> Short task
Reproduce verbatim the entries between the line containing "Given the image" and the line containing "1194 inches", with both of those lines included. Omit the pictures from your output.
┌─ Input material
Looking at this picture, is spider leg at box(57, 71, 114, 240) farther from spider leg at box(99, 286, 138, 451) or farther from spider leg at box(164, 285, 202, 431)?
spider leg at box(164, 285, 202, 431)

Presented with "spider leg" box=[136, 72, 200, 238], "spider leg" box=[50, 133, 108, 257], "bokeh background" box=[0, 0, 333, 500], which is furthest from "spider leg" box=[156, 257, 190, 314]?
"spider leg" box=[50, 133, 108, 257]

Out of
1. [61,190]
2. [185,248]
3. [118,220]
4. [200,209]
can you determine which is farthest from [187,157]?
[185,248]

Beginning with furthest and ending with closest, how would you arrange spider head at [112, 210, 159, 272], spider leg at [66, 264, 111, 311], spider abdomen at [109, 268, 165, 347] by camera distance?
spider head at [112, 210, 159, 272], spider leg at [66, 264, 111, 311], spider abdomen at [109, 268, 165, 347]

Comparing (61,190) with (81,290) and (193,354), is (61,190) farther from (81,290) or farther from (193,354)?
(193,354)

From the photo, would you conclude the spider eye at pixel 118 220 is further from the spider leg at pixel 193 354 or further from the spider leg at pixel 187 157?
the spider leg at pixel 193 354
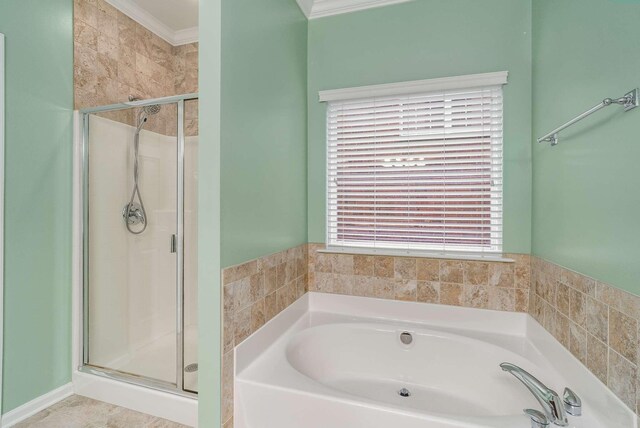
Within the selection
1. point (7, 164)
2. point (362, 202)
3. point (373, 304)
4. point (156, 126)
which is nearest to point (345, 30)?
point (362, 202)

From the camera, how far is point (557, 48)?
4.96 feet

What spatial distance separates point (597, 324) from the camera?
1.16 meters

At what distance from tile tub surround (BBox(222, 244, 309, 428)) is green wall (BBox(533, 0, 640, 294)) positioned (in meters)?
1.42

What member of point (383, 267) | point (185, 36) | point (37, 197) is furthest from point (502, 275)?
point (185, 36)

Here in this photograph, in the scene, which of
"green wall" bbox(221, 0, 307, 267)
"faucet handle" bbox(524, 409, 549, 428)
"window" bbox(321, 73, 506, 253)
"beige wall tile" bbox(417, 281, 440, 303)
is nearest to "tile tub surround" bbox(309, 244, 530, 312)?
"beige wall tile" bbox(417, 281, 440, 303)

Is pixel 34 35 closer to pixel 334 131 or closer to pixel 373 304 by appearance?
pixel 334 131

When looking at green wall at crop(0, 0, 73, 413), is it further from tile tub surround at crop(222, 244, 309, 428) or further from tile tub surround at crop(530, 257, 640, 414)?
tile tub surround at crop(530, 257, 640, 414)

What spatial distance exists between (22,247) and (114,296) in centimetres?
64

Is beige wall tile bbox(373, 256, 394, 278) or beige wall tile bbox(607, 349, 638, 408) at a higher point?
beige wall tile bbox(373, 256, 394, 278)

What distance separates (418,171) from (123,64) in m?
2.47

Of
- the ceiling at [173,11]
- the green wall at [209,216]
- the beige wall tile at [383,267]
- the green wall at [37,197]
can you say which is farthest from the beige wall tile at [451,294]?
the ceiling at [173,11]

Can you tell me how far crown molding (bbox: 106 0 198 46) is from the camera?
2525mm

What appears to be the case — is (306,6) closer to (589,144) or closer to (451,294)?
(589,144)

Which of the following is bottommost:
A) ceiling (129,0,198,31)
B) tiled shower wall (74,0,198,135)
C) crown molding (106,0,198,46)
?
tiled shower wall (74,0,198,135)
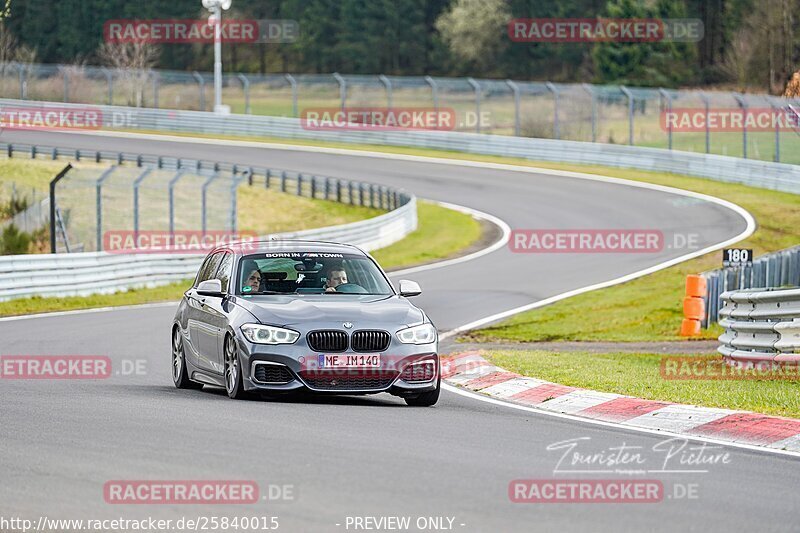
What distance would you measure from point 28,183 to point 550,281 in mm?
22654

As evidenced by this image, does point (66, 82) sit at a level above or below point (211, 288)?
above

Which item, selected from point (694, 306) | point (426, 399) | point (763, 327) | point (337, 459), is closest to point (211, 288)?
point (426, 399)

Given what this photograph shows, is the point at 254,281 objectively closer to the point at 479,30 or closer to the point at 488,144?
the point at 488,144

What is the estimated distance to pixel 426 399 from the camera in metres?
11.7

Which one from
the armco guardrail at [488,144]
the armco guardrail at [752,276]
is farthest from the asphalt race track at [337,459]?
the armco guardrail at [488,144]

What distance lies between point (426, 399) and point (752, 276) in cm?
1065

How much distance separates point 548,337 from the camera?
2141cm

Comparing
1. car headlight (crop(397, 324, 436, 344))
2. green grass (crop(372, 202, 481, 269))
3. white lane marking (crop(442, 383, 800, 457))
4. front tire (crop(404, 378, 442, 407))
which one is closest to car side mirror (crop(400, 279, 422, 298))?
car headlight (crop(397, 324, 436, 344))

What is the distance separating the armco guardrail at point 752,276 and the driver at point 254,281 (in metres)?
10.2

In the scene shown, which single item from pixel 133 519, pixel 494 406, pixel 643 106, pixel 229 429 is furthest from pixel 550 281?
pixel 643 106

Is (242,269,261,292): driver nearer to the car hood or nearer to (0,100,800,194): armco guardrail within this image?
the car hood

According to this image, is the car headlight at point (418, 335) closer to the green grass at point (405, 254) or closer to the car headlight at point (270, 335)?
the car headlight at point (270, 335)

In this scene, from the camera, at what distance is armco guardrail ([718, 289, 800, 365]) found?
14.4m

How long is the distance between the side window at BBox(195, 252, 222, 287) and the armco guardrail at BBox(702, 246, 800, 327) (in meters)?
9.73
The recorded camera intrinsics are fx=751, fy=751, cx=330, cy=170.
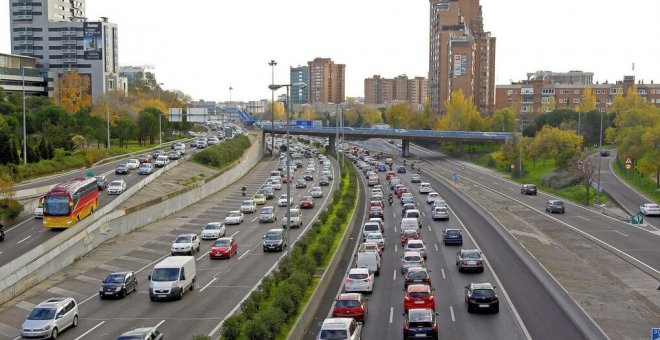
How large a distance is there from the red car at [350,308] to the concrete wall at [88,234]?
46.9ft

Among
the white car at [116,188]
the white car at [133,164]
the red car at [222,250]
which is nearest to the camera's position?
the red car at [222,250]

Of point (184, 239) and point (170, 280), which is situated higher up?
point (170, 280)

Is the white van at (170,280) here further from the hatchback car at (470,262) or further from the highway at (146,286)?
the hatchback car at (470,262)

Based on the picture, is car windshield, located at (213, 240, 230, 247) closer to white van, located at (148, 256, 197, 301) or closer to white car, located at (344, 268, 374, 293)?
white van, located at (148, 256, 197, 301)

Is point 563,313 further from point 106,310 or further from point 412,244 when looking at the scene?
point 106,310

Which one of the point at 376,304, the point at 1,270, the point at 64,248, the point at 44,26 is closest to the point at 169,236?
the point at 64,248

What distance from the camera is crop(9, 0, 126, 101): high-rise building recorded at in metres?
141

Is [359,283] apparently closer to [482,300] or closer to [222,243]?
[482,300]

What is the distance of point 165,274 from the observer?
97.2ft

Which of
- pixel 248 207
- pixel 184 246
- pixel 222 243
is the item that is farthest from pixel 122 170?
pixel 222 243

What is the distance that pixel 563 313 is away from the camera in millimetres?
25625

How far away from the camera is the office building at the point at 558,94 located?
523 ft

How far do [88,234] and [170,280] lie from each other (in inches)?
571

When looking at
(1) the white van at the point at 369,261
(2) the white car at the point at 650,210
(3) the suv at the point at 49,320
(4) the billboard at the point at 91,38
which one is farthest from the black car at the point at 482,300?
(4) the billboard at the point at 91,38
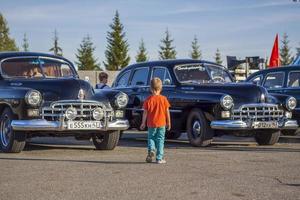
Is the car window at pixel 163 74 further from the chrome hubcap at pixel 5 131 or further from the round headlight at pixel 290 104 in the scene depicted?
the chrome hubcap at pixel 5 131

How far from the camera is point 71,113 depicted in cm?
1057

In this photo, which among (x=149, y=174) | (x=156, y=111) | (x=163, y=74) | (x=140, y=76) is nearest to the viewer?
(x=149, y=174)

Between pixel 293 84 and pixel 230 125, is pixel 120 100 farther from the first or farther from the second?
pixel 293 84

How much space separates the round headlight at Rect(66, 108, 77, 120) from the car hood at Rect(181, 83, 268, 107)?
2.89 metres

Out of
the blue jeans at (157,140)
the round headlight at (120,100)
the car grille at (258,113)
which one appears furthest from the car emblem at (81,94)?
the car grille at (258,113)

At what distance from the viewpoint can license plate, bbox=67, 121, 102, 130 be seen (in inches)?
412

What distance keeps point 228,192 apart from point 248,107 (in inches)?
218

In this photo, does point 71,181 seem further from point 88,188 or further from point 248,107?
point 248,107

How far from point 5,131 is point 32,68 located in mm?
1656

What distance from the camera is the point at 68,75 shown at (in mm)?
12758

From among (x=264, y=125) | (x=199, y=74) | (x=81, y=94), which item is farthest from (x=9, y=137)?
(x=264, y=125)

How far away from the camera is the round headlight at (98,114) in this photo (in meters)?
10.8

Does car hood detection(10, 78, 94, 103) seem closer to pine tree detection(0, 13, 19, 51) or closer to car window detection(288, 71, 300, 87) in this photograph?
car window detection(288, 71, 300, 87)

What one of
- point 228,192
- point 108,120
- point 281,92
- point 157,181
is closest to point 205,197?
point 228,192
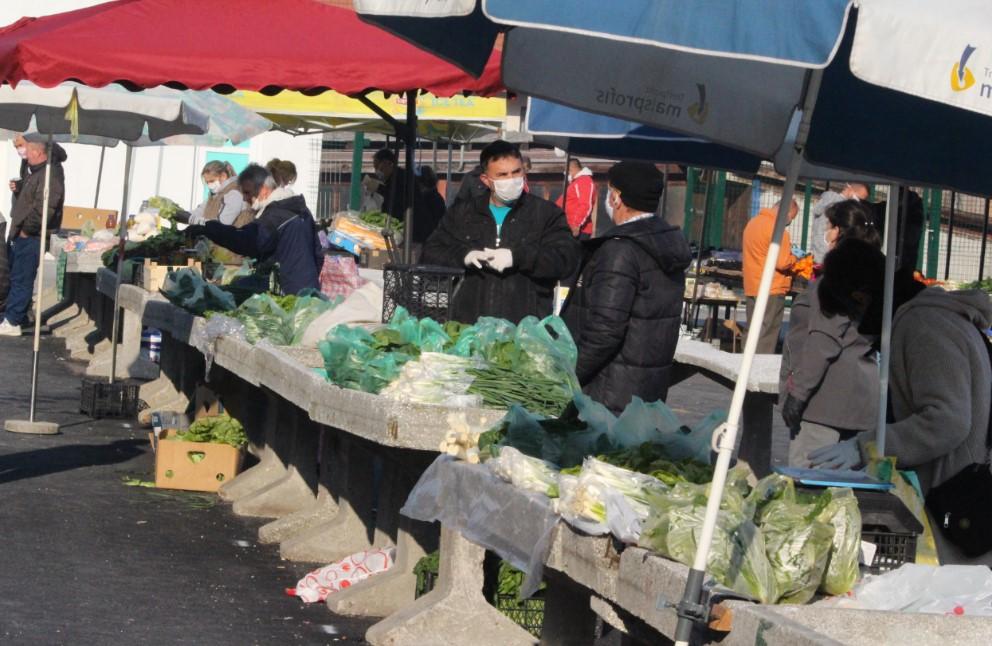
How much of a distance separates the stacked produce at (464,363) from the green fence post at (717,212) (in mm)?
17096

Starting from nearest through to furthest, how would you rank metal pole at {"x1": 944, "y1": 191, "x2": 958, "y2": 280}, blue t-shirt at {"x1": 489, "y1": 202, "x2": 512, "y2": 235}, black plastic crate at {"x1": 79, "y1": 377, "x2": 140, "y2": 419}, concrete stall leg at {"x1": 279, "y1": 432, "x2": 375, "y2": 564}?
concrete stall leg at {"x1": 279, "y1": 432, "x2": 375, "y2": 564}
blue t-shirt at {"x1": 489, "y1": 202, "x2": 512, "y2": 235}
black plastic crate at {"x1": 79, "y1": 377, "x2": 140, "y2": 419}
metal pole at {"x1": 944, "y1": 191, "x2": 958, "y2": 280}

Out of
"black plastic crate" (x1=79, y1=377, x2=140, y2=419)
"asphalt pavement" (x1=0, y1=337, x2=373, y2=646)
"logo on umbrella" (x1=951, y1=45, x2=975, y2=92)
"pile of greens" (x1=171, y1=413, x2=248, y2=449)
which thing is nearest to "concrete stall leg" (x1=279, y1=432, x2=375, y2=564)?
"asphalt pavement" (x1=0, y1=337, x2=373, y2=646)

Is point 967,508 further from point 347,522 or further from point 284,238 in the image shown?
point 284,238

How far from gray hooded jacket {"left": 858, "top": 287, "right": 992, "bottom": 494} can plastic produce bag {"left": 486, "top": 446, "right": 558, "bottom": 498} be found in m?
1.13

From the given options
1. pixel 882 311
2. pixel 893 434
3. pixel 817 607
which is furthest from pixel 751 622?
pixel 882 311

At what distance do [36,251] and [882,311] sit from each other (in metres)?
15.8

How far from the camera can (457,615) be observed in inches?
271

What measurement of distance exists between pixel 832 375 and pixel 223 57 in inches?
181

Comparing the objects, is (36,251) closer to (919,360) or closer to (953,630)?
(919,360)

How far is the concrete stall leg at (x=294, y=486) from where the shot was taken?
33.0 feet

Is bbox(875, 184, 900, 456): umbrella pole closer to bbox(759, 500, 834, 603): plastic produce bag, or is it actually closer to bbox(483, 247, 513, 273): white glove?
bbox(759, 500, 834, 603): plastic produce bag

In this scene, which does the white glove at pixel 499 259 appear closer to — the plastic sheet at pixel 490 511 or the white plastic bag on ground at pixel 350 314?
the white plastic bag on ground at pixel 350 314

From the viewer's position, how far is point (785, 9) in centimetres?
413

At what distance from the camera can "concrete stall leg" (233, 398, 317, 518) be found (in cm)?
1007
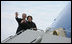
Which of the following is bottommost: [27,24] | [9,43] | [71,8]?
[9,43]

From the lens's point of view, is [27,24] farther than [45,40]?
Yes

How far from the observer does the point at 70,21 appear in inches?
400

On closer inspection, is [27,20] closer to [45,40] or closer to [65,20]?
[65,20]

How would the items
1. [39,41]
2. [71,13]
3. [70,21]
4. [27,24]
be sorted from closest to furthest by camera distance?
1. [39,41]
2. [27,24]
3. [70,21]
4. [71,13]

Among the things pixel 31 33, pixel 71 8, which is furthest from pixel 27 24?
pixel 71 8

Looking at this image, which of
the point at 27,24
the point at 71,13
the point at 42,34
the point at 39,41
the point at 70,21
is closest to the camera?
the point at 39,41

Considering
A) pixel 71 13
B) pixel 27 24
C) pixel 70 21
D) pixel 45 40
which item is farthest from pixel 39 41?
pixel 71 13

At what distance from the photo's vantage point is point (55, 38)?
7055 millimetres

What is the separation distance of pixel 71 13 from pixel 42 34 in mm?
3854

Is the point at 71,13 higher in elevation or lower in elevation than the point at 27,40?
higher

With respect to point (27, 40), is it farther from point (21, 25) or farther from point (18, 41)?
point (21, 25)

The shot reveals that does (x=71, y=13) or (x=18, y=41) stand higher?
(x=71, y=13)

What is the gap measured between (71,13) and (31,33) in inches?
153

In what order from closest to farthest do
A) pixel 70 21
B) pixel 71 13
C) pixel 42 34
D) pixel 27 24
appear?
pixel 42 34, pixel 27 24, pixel 70 21, pixel 71 13
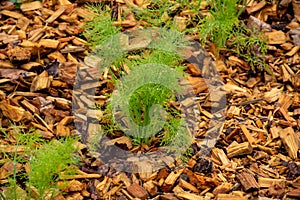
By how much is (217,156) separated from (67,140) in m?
0.71

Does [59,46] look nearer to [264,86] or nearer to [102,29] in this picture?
[102,29]

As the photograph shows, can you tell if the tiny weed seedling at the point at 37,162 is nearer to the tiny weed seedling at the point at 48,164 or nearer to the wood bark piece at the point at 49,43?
the tiny weed seedling at the point at 48,164

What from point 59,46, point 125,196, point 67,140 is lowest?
point 125,196

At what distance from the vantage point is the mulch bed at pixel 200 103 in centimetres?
251

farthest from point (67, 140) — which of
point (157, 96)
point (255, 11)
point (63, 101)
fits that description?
point (255, 11)

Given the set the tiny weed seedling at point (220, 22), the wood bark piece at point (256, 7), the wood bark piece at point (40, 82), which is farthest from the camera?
the wood bark piece at point (256, 7)

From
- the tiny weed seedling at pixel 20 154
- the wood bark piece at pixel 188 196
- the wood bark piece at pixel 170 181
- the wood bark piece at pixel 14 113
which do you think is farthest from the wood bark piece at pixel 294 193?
the wood bark piece at pixel 14 113

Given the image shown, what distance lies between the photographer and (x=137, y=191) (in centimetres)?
248

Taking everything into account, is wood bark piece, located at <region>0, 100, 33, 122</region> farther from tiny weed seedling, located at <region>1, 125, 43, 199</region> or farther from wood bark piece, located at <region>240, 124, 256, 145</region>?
wood bark piece, located at <region>240, 124, 256, 145</region>

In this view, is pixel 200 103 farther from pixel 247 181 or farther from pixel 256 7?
pixel 256 7

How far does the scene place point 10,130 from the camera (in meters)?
2.67

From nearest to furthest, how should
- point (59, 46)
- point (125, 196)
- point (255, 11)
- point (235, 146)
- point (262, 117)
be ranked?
point (125, 196)
point (235, 146)
point (262, 117)
point (59, 46)
point (255, 11)

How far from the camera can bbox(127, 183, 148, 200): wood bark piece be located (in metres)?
2.46

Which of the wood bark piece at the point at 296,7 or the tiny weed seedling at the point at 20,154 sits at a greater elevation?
the wood bark piece at the point at 296,7
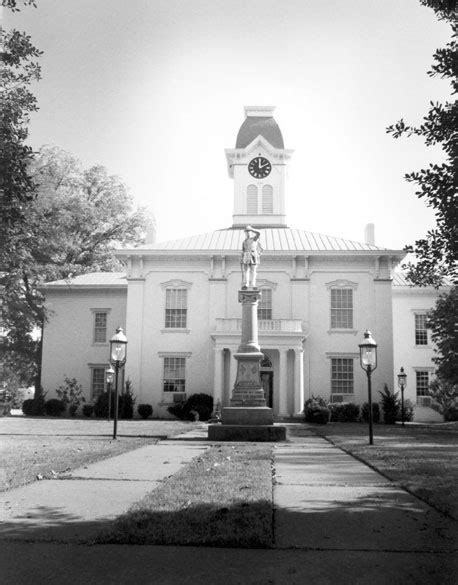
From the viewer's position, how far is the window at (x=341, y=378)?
1325 inches

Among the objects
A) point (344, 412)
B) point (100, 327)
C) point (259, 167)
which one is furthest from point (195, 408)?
point (259, 167)

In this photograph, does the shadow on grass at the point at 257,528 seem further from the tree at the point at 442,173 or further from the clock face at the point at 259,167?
the clock face at the point at 259,167

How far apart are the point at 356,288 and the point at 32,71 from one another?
1194 inches

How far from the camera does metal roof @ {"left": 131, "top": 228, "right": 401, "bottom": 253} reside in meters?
34.7

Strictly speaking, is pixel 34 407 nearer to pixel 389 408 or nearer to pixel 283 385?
pixel 283 385

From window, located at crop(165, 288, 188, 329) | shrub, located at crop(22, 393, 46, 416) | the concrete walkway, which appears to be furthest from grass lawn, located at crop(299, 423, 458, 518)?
shrub, located at crop(22, 393, 46, 416)

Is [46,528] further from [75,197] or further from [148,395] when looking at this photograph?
[75,197]

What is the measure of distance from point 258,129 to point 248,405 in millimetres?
28554

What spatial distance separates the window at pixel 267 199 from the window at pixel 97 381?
14530mm

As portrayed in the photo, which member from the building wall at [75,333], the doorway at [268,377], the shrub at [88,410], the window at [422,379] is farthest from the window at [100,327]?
the window at [422,379]

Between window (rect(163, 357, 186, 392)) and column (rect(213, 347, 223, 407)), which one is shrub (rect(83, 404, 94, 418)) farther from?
column (rect(213, 347, 223, 407))

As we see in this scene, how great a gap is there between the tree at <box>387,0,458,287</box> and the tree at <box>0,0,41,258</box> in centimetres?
341

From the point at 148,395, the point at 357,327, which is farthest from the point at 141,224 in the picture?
the point at 357,327

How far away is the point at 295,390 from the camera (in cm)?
3241
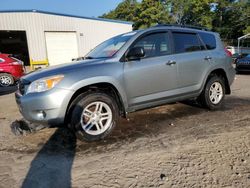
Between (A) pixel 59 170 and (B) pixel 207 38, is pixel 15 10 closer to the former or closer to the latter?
(B) pixel 207 38

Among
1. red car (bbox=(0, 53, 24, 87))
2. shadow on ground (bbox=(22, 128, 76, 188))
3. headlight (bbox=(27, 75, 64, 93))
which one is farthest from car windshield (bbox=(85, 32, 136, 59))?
red car (bbox=(0, 53, 24, 87))

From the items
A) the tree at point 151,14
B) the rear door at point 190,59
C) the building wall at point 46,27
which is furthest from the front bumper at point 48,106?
the tree at point 151,14

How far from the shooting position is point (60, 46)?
783 inches

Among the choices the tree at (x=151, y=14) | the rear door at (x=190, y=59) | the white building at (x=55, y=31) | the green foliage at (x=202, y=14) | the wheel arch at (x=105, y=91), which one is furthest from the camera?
the tree at (x=151, y=14)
└─
> Task result
Given the image shown, what distance lies between the photographer and (x=137, y=191) (in centimetres)?
248

Taking everything into account, is wood bark piece, located at <region>0, 100, 33, 122</region> farther from tiny weed seedling, located at <region>1, 125, 43, 199</region> or farther from wood bark piece, located at <region>240, 124, 256, 145</region>?
wood bark piece, located at <region>240, 124, 256, 145</region>

In this view, is pixel 200 103 farther from pixel 247 181 or farther from pixel 256 7?
pixel 256 7

How far does the scene place point 10,130 from the camera (in meters)?
2.67

From nearest to furthest, how should
- point (59, 46)
- point (125, 196)
- point (255, 11)
- point (235, 146)
- point (262, 117)
be ranked?
point (125, 196)
point (235, 146)
point (262, 117)
point (59, 46)
point (255, 11)

How far from the camera can bbox(127, 183, 148, 200): wood bark piece be located (in metres)?
2.46

Which of the wood bark piece at the point at 296,7 or the tiny weed seedling at the point at 20,154 sits at a greater elevation?
the wood bark piece at the point at 296,7
From the viewer's position, how far is the window at (x=341, y=378)?
1325 inches

Among the objects
A) point (344, 412)
B) point (100, 327)
C) point (259, 167)
which one is furthest from point (195, 408)?
point (259, 167)

In this photograph, does the shadow on grass at the point at 257,528 seem further from the tree at the point at 442,173 or further from the clock face at the point at 259,167?
the clock face at the point at 259,167

How far apart are the point at 356,288 and the point at 32,71 from one another?
1194 inches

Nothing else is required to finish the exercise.